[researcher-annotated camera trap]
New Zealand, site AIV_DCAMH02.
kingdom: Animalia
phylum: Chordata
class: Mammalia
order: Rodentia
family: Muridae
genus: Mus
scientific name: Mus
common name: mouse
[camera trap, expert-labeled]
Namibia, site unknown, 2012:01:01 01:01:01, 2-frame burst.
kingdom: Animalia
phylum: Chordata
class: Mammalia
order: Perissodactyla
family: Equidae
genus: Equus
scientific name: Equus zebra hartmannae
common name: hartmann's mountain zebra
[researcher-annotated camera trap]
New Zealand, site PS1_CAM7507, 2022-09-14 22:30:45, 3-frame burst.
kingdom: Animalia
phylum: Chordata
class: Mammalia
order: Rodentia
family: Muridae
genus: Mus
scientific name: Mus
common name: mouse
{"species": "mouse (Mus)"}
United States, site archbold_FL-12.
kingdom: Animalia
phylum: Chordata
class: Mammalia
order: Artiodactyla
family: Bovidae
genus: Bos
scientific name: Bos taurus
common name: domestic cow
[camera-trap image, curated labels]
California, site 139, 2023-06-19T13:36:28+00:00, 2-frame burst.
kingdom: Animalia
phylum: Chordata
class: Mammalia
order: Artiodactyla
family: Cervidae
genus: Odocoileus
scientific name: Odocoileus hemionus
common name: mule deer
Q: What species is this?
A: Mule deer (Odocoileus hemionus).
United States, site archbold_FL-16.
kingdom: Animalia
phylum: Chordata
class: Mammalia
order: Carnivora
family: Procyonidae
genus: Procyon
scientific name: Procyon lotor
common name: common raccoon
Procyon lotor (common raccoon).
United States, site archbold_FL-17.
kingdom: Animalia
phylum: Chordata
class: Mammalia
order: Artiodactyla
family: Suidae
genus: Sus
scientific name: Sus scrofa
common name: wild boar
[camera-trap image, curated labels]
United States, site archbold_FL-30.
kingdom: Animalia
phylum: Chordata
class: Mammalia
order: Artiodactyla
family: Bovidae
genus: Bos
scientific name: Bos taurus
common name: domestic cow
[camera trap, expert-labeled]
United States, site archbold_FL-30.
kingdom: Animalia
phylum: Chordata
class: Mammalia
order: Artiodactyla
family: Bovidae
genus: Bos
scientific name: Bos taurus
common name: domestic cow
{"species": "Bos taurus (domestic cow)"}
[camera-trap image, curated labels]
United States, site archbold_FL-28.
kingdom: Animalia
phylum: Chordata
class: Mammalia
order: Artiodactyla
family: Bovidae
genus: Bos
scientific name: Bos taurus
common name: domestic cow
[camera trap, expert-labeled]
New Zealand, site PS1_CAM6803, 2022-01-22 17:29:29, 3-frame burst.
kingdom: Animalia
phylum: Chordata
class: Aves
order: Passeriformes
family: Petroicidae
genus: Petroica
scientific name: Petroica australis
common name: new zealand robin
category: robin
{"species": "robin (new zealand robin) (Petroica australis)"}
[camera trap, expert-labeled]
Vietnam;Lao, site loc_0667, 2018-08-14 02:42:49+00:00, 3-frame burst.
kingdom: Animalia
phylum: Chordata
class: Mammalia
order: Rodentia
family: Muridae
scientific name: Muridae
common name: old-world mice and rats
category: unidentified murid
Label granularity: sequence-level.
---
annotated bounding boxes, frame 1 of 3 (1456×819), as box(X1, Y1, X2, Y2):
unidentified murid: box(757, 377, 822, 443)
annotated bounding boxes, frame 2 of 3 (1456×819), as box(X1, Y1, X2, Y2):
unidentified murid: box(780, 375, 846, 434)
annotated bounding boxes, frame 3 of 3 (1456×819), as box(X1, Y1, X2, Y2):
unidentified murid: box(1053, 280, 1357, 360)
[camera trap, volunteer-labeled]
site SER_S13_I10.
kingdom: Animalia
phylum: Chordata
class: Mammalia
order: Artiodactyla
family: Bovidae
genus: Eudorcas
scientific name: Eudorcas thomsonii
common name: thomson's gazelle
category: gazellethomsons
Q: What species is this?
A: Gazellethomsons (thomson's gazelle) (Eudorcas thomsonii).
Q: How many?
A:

════════════════

Each record above is to be restated word for word.

[researcher-annotated camera trap]
New Zealand, site AIV_DCAMH02.
kingdom: Animalia
phylum: Chordata
class: Mammalia
order: Rodentia
family: Muridae
genus: Mus
scientific name: Mus
common name: mouse
[camera trap, expert-labeled]
Namibia, site unknown, 2012:01:01 01:01:01, 2-frame burst.
kingdom: Animalia
phylum: Chordata
class: Mammalia
order: Perissodactyla
family: Equidae
genus: Equus
scientific name: Equus zebra hartmannae
common name: hartmann's mountain zebra
[researcher-annotated camera trap]
New Zealand, site PS1_CAM7507, 2022-09-14 22:30:45, 3-frame burst.
kingdom: Animalia
phylum: Chordata
class: Mammalia
order: Rodentia
family: Muridae
genus: Mus
scientific name: Mus
common name: mouse
{"species": "mouse (Mus)"}
United States, site archbold_FL-12.
kingdom: Animalia
phylum: Chordata
class: Mammalia
order: Artiodactyla
family: Bovidae
genus: Bos
scientific name: Bos taurus
common name: domestic cow
[camera-trap image, curated labels]
California, site 139, 2023-06-19T13:36:28+00:00, 2-frame burst.
kingdom: Animalia
phylum: Chordata
class: Mammalia
order: Artiodactyla
family: Cervidae
genus: Odocoileus
scientific name: Odocoileus hemionus
common name: mule deer
Q: What species is this?
A: Mule deer (Odocoileus hemionus).
United States, site archbold_FL-16.
kingdom: Animalia
phylum: Chordata
class: Mammalia
order: Carnivora
family: Procyonidae
genus: Procyon
scientific name: Procyon lotor
common name: common raccoon
Procyon lotor (common raccoon).
United States, site archbold_FL-17.
kingdom: Animalia
phylum: Chordata
class: Mammalia
order: Artiodactyla
family: Suidae
genus: Sus
scientific name: Sus scrofa
common name: wild boar
[camera-trap image, curated labels]
United States, site archbold_FL-30.
kingdom: Animalia
phylum: Chordata
class: Mammalia
order: Artiodactyla
family: Bovidae
genus: Bos
scientific name: Bos taurus
common name: domestic cow
[camera trap, expert-labeled]
United States, site archbold_FL-30.
kingdom: Animalia
phylum: Chordata
class: Mammalia
order: Artiodactyla
family: Bovidae
genus: Bos
scientific name: Bos taurus
common name: domestic cow
{"species": "Bos taurus (domestic cow)"}
[camera-trap image, curated labels]
United States, site archbold_FL-28.
kingdom: Animalia
phylum: Chordata
class: Mammalia
order: Artiodactyla
family: Bovidae
genus: Bos
scientific name: Bos taurus
common name: domestic cow
[camera trap, expert-labeled]
New Zealand, site PS1_CAM6803, 2022-01-22 17:29:29, 3-frame burst.
kingdom: Animalia
phylum: Chordata
class: Aves
order: Passeriformes
family: Petroicidae
genus: Petroica
scientific name: Petroica australis
common name: new zealand robin
category: robin
{"species": "robin (new zealand robin) (Petroica australis)"}
[camera trap, expert-labeled]
Vietnam;Lao, site loc_0667, 2018-08-14 02:42:49+00:00, 3-frame burst.
kingdom: Animalia
phylum: Chordata
class: Mammalia
order: Rodentia
family: Muridae
scientific name: Muridae
common name: old-world mice and rats
category: unidentified murid
Label granularity: sequence-level.
---
annotated bounding boxes, frame 1 of 3 (1456×819), as box(X1, Y1, X2, Y2):
unidentified murid: box(757, 377, 822, 443)
annotated bounding boxes, frame 2 of 3 (1456×819), as box(X1, Y1, X2, Y2):
unidentified murid: box(780, 375, 846, 434)
annotated bounding boxes, frame 3 of 3 (1456×819), as box(X1, Y1, X2, Y2):
unidentified murid: box(1053, 280, 1357, 360)
[camera trap, volunteer-labeled]
site SER_S13_I10.
kingdom: Animalia
phylum: Chordata
class: Mammalia
order: Artiodactyla
family: Bovidae
genus: Eudorcas
scientific name: Eudorcas thomsonii
common name: thomson's gazelle
category: gazellethomsons
Q: What species is this?
A: Gazellethomsons (thomson's gazelle) (Eudorcas thomsonii).
Q: How many?
A:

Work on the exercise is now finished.